Extracted text:
☆ ☆ ☆ ☆ ☆

Membrane-based gas absorption integrates both chemical absorption and separation [164]. Scholes et al. [22] have reviewed different types of selective membranes that can maximise the energy efficiency of pre-combustion carbon capture. A liquid mass transfer coefficient increase of 5 times when compared to a conventional packed column for CO2 absorption in water at superficial liquid velocity of 1.25 cm/s has been reported [165], hence it is classified as one of the promising process intensification strategy [166]. Intensification of the CO2 stripper by reducing the energy penalty can also be achieved by using membrane contactor [158].

Conclusions and outlook

This review provides an overview of the current progress in process intensification for carbon capture and conversion. In terms of carbon capture, RPBs have been shown to give a significant reduction in absorber size and impovements in gas-liquid mass transfer efficiency in CO2 capture via chemical absorption, which together with the development of more efficient chemical absorbents, represents a promising technology for CO2 capture and sequestration.

The intensification of carbon capture and utilisation technologies have focused on developments relating to photochemical, electrochemical, thermochemical and biochemical routes. In photochemical process intensification, microreactors, monolith reactors and development of novel materials, such as graphitic carbon nitride, are approaches being investigated to intensify photocatalytic CO2 reduction. Gas-diffusion electrodes, ion exhange membranes, microfluidic devices, as well as the development of highly stable electrocatalysts, are leading the way in improving Faradaic efficiency, current density and selectivity in electrochemical CO2 conversion. There is also a growing number of research studies focused on replacing cost intensive thermal energy sources with cold plasma for catalyst activation in thermochemical CO2 conversion. The development of biocomposite structures applied to intensfied reactor technologies offers one promising pathway of intensifying CO2 capture and potentially conversion via biochemical routes.

☆ ☆ ☆ ☆ ☆

Please decide whether each statement agrees with the excerpt on carbon capture and conversion, answering yes or no and quoting the words of the excerpt that settle it. (a) Using a membrane contactor can lower the energy penalty of the CO2 stripper. (b) Compared with a conventional packed column, the reported liquid mass transfer coefficient rose tenfold. (c) Cold plasma is being studied as a replacement for thermal energy sources in electrochemical CO2 conversion. The listing is taken from a different source.

Source data:
☆ ☆ ☆ ☆ ☆

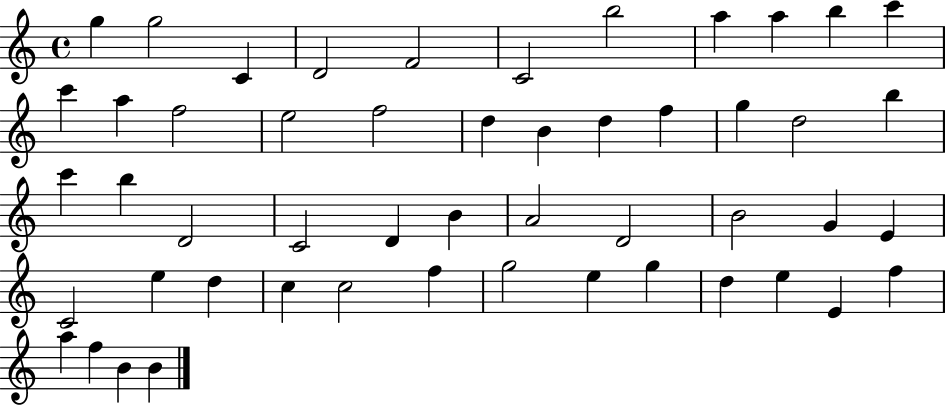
G5/q G5/h C4/q D4/h F4/h C4/h B5/h A5/q A5/q B5/q C6/q C6/q A5/q F5/h E5/h F5/h D5/q B4/q D5/q F5/q G5/q D5/h B5/q C6/q B5/q D4/h C4/h D4/q B4/q A4/h D4/h B4/h G4/q E4/q C4/h E5/q D5/q C5/q C5/h F5/q G5/h E5/q G5/q D5/q E5/q E4/q F5/q A5/q F5/q B4/q B4/q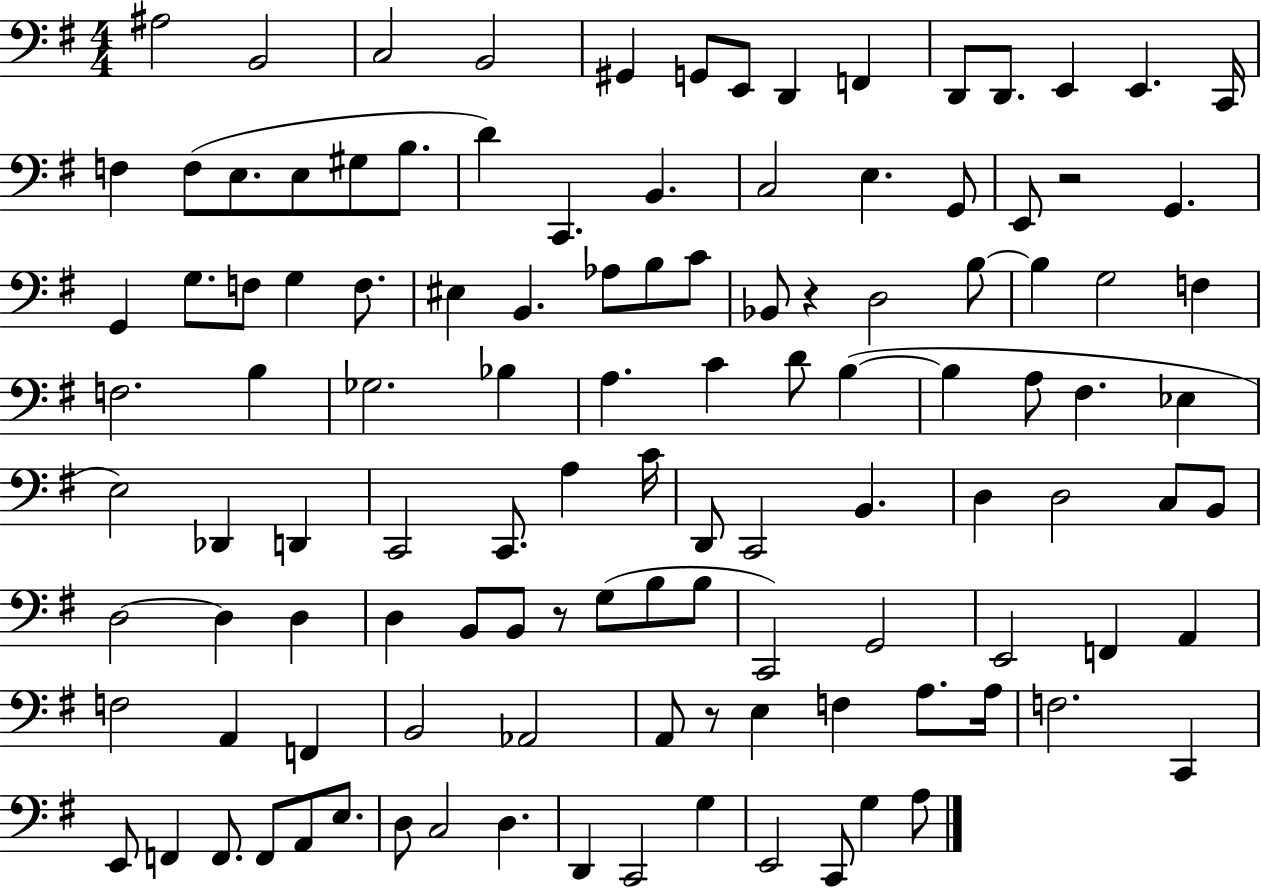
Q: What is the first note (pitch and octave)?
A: A#3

☆ ☆ ☆ ☆ ☆

Solution for this exercise:
(a) Yes: "Intensification of the CO2 stripper by reducing the energy penalty can also be achieved by using membrane contactor"
(b) No: "A liquid mass transfer coefficient increase of 5 times when compared to a conventional packed column"
(c) No: "replacing cost intensive thermal energy sources with cold plasma for catalyst activation in thermochemical CO2 conversion"